14) Assess storage location and accessibility
- Evaluate on-premises vs cloud storage and proximity to consumers.
- Ensure accessibility for AI workflows with proper latency considerations.
- Verify data residency and compliance requirements.
15) Set up data quality monitoring and alerts
- Create real-time dashboards for key quality signals.
- Configure automated anomaly alerts for data inputs and outputs.
- Schedule regular reviews with data and AI stakeholders.
16) Normalize data across sources for consistency
- Align schemas and data types across systems.
- Reconcile coding schemes and categories.
- Resolve discrepancies and maintain a golden dataset.
17) Define data quality KPIs and SLAs
- Establish metrics like completeness, accuracy, timeliness, and consistency.

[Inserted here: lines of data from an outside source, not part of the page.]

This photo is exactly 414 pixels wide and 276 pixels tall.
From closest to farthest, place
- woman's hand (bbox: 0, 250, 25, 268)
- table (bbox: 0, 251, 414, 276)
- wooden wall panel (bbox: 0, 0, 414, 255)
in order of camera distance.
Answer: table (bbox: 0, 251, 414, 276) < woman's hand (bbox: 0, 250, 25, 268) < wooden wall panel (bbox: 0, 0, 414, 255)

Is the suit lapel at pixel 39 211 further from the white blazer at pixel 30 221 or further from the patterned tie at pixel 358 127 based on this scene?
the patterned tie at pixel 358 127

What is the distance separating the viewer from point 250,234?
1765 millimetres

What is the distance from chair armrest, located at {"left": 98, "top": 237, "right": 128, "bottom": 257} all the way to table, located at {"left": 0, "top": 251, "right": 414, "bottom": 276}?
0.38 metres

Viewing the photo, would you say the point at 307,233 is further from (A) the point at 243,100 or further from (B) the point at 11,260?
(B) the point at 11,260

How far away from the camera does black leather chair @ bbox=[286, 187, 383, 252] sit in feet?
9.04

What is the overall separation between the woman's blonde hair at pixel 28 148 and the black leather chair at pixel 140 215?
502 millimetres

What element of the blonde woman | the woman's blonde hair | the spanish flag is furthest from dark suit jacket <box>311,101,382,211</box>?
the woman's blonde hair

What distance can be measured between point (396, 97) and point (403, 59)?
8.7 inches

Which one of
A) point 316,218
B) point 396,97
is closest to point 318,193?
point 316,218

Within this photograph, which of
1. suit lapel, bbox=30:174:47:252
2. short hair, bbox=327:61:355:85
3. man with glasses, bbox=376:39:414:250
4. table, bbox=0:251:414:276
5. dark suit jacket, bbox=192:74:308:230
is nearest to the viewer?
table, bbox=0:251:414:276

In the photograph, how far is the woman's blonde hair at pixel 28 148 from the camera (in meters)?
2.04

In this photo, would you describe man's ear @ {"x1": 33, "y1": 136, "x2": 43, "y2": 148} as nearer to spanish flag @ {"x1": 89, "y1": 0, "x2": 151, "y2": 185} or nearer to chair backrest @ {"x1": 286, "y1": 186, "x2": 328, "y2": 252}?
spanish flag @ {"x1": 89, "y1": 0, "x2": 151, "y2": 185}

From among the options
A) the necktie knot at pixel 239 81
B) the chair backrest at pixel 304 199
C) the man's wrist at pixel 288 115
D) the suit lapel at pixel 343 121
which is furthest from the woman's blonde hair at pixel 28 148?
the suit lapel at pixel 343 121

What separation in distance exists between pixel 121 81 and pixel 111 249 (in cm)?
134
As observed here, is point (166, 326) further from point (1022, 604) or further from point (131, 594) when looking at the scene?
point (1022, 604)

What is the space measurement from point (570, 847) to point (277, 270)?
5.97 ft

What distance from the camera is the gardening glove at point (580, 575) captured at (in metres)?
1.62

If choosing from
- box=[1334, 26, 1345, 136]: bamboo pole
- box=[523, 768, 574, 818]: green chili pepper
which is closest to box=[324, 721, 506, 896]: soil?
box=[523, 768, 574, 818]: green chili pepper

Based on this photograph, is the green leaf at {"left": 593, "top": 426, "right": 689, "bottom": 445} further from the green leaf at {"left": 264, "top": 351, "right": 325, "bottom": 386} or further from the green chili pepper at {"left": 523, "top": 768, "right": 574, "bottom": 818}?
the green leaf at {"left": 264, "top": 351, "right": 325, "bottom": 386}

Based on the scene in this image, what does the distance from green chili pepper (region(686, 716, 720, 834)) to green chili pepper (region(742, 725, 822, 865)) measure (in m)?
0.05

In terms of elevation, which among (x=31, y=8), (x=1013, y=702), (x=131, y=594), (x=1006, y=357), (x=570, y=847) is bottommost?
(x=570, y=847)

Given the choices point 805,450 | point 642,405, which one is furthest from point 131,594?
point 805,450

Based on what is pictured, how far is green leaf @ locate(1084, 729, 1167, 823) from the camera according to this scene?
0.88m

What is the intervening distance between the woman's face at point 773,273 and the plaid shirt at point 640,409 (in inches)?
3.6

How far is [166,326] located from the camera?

- Set SLAs for data freshness and error rates.
- Track performance against targets and act on gaps.
18) Develop AI readiness metrics and scoring
- Map AI use cases to model types and data needs.
- Score data readiness, labeling coverage, and feature availability.
- Create a quarterly AI readiness scorecard for leadership visibility.
19) Review compliance and risk considerations
- Identify applicable laws and industry standards (GDPR, CCPA, HIPAA, etc.).
- Map data flows to controls and document compliance posture.
- Conduct periodic audits and maintain decisions logs.
20) Plan for backup and disaster recovery
- Implement backups, redundancy, and offsite storage as needed.
- Define RPO and RTO for critical data.
- Run regular disaster recovery tests and update plans.
21) Establish change management and governance cadence
- Set a regular governance and change-control cadence.
- Communicate plans clearly to stakeholders and provide training.
- Collect feedback after milestones and adjust policies accordingly.
Measuring success and next steps for SMB AI initiatives
By following this SMB data readiness checklist, your organization can clean and govern data, reduce risk, and unlock AI value in a matter of months. Use simple dashboards to track progress, demonstrate quick wins, and guide quarterly AI initiatives with clear ownership and timelines.